Last year SiFive introduced the Intelligence X280 processor, part of a new category of RISC-V processors for SiFive that aims at assisting AI and machine learning workloads.
Launched under the new family of processors called SiFive Intelligence, the X280 is the first core to cater to AI acceleration. At a high level, the X280 builds on top of their silicon-proven U7-series high-performance (Linux-capable) core. SiFive’s Intelligence X280 is somewhat of a unique processor from SiFive. Targetting ML workloads, its main feature point is both the new RISC-V Vector (RVV) Extension as well as SiFive Intelligence Extensions – the company’s own RISC-V custom-extension for handling ML workloads which includes fixed-point data types from 8-bits to 64-bits as well as 16-64 bit FP and the BFloat16 data type. On the RVV extension side, the X280 supports 512-bit vector register lengths, allowing variable length operations up to 512-bits.
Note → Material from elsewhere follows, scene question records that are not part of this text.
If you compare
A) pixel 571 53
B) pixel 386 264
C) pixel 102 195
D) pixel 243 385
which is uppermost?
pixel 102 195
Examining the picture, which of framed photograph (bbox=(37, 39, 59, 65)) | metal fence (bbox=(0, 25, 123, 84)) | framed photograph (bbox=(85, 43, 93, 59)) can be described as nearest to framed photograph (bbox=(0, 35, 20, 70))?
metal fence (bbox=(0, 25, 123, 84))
As we mentioned earlier, the X280 builds on SiFive’s successful U7-series core. This is a 64-bit RISC-V core supporting the RV64GCV ISA and extensions. It is an 8-stage dual-issue in-order pipeline. Each core features 32-KiB private L1 data and instruction caches as well as a private L2 cache.
The RISC-V Vector extension is a variable length instruction set. For the X280, the core utilizes a 256b pipeline. In other words, both the vector ALU and load/store architecture data width is 256-bit, doing two operations per 512-bit register data. In addition to the vector extension, SiFive added the “Intelligence Extensions” part of the RISC-V custom extensions ISA support. SiFive didn’t go into any details as to what those extensions entail but did note that compared to the standard RISC-V Vector ISA, the Intelligence Extensions provide a 4-6x performance improvement in int8 (matmul) and bf16 operations.
One of the interesting things that SiFive has done is add that capability for automatic translations of Arm Neon vector code into RISC-V Vectors directly into their compiler. And while it may not produce the most optimal code, it’s a way to quickly and accurately move on Arm Neon code directly to SiFive’s RISC-V code. At last year’s Linley Processor Conference, According to Chris Lattner at Last year’s, SiFive’s then President of Engineering & Product group noted that SiFive itself has been using this feature to port a large number of software packages.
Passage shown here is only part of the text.